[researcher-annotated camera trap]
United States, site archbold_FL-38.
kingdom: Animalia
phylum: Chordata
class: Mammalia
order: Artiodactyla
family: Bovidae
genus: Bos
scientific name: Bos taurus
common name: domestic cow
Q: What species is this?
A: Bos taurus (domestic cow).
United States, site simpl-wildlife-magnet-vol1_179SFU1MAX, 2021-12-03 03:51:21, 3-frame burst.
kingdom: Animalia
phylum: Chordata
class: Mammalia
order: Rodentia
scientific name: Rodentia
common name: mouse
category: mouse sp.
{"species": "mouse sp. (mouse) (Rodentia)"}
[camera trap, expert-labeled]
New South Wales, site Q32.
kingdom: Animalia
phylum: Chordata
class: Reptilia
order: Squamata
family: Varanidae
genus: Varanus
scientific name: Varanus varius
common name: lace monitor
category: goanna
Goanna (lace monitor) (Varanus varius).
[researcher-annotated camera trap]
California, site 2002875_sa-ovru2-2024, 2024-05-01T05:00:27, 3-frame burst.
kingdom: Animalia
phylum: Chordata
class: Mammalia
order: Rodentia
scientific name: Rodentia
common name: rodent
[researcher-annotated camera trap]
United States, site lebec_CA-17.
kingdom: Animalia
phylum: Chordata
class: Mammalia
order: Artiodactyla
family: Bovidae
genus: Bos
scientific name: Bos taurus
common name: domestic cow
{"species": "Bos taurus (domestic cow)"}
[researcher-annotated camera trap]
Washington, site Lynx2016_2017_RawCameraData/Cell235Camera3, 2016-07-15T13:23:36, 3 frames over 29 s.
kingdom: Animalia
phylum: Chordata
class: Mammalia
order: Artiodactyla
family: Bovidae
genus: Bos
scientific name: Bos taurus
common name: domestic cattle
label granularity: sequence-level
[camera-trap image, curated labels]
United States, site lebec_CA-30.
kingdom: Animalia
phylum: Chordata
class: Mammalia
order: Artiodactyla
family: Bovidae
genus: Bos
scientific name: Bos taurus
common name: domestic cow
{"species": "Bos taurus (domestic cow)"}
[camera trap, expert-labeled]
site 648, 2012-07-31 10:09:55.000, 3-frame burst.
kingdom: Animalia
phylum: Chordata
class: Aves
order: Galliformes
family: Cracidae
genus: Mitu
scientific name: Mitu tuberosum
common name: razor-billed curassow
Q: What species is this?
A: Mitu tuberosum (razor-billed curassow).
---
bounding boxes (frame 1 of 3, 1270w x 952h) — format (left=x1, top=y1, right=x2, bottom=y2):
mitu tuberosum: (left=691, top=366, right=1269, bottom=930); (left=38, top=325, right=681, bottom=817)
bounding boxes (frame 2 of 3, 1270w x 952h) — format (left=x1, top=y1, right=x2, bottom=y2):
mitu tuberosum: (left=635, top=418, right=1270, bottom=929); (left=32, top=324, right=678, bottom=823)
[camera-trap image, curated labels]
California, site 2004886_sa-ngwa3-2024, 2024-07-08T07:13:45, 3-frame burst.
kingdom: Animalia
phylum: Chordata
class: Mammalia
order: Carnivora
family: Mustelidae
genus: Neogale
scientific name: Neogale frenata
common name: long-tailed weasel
-=-=-
### [Prompt]
Up to and including the line that contains "A: Bos taurus (domestic cow).", output the records above exactly, beginning with their first line.

### [Problem solution]
[researcher-annotated camera trap]
United States, site archbold_FL-38.
kingdom: Animalia
phylum: Chordata
class: Mammalia
order: Artiodactyla
family: Bovidae
genus: Bos
scientific name: Bos taurus
common name: domestic cow
Q: What species is this?
A: Bos taurus (domestic cow).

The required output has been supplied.